Lord Rea: My Lords, as a former general practitioner, I congratulate the noble Lord, Lord Laming, on the relevance of his Question. It is not only a question of knowledge per se but of attitude. Like many of us, some doctors find emotional problems difficult to handle as well as extremely time-consuming. Therefore, is not a team approach, as was mentioned earlier, the most suitable way to handle such problems? A general practitioner should be able accurately to spot a problem and then refer the patient to another member of the team, such as might be done, for example, in a primary care group. Is my noble friend aware of the very good work that is being done by the Royal College of General Practitioners' primary care mental health education unit and also in conjunction with the Royal College of Psychiatrists?

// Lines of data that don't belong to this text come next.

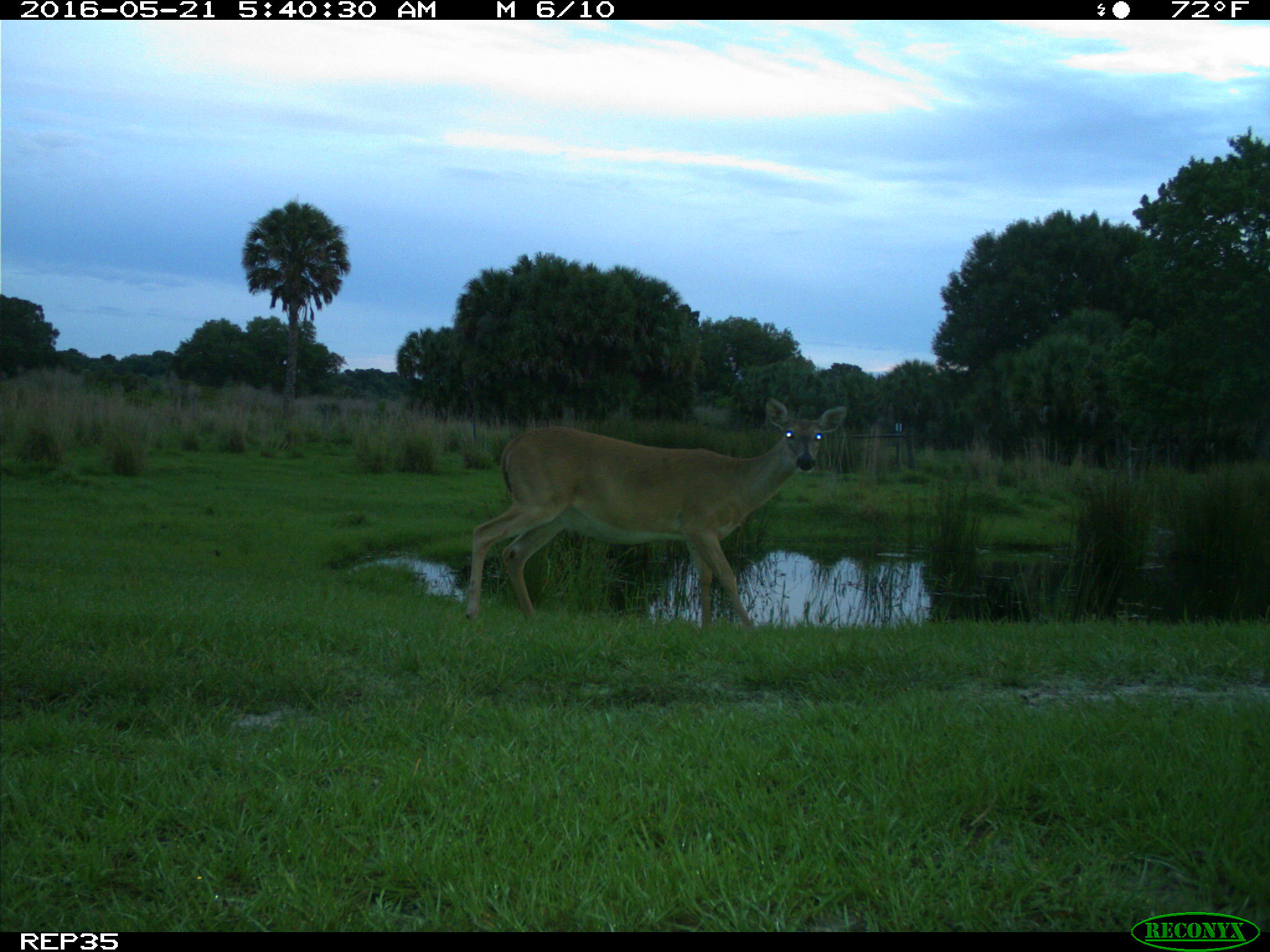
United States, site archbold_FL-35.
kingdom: Animalia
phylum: Chordata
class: Mammalia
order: Artiodactyla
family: Cervidae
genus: Odocoileus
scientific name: Odocoileus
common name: deer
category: unidentified deer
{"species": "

Lord Hunt of Kings Heath: My Lords, first, I agree with my noble friend that the Royal College of General Practitioners has done sterling work over 40 years in helping to drive up the quality of primary care services and particularly the work of general practitioners. Of course, some people who have mental health problems present major challenges to GPs. It is important that we have the right structure to enable the service to deal with those effectively. That is what the national service framework is about. It recognises the pivotal role of primary care and that GPs and support workers, whom my noble friend mentioned, have a major role to play. But it also develops protocols for the effective referral of people with severe mental health problems to specialist services, and it enables specialist services to provide support and advice to general practitioners in their general work.